The Black Reaper
Page 23
‘I could tell you a story of these,’ he said. ‘Do you know where we stand?’
‘On the site of the old churchyard?’
‘Ay, sir; though it still bore the name of the new yard in my first memory of it.’
‘Is that so? And what is the story?’
He dwelt a minute, dense with introspection. Suddenly he sat himself down upon a mossy bulge in the turf, and waved me imperiously to a place beside him.

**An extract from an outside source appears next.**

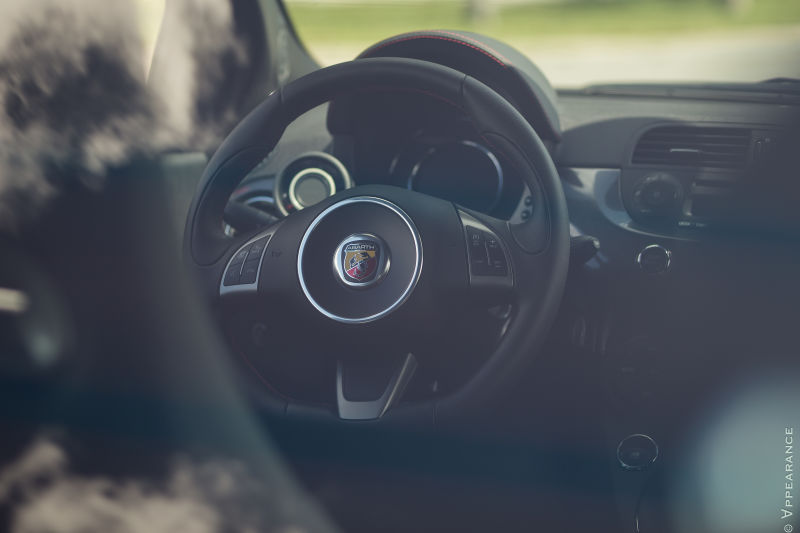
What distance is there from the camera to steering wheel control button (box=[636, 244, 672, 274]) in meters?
2.02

‘The old order changeth,’ he said. ‘The only lasting foundations of men’s works shall be godliness and law-biding. Long ago they builded a new church – here, high up on the cliffs, where the waters could not reach; and, lo! the waters wrought beneath and sapped the foundations, and the church fell into the sea.’
‘So I understand,’ I said.
‘The godless are fools,’ he chattered knowingly. ‘Look here at these bents – thirty of ’em, may be. Tombstones, sir; perished like man his works, and the decayed stumps of them coated with salt grass.’
He pointed to the ragged edge of the cliff a score paces away.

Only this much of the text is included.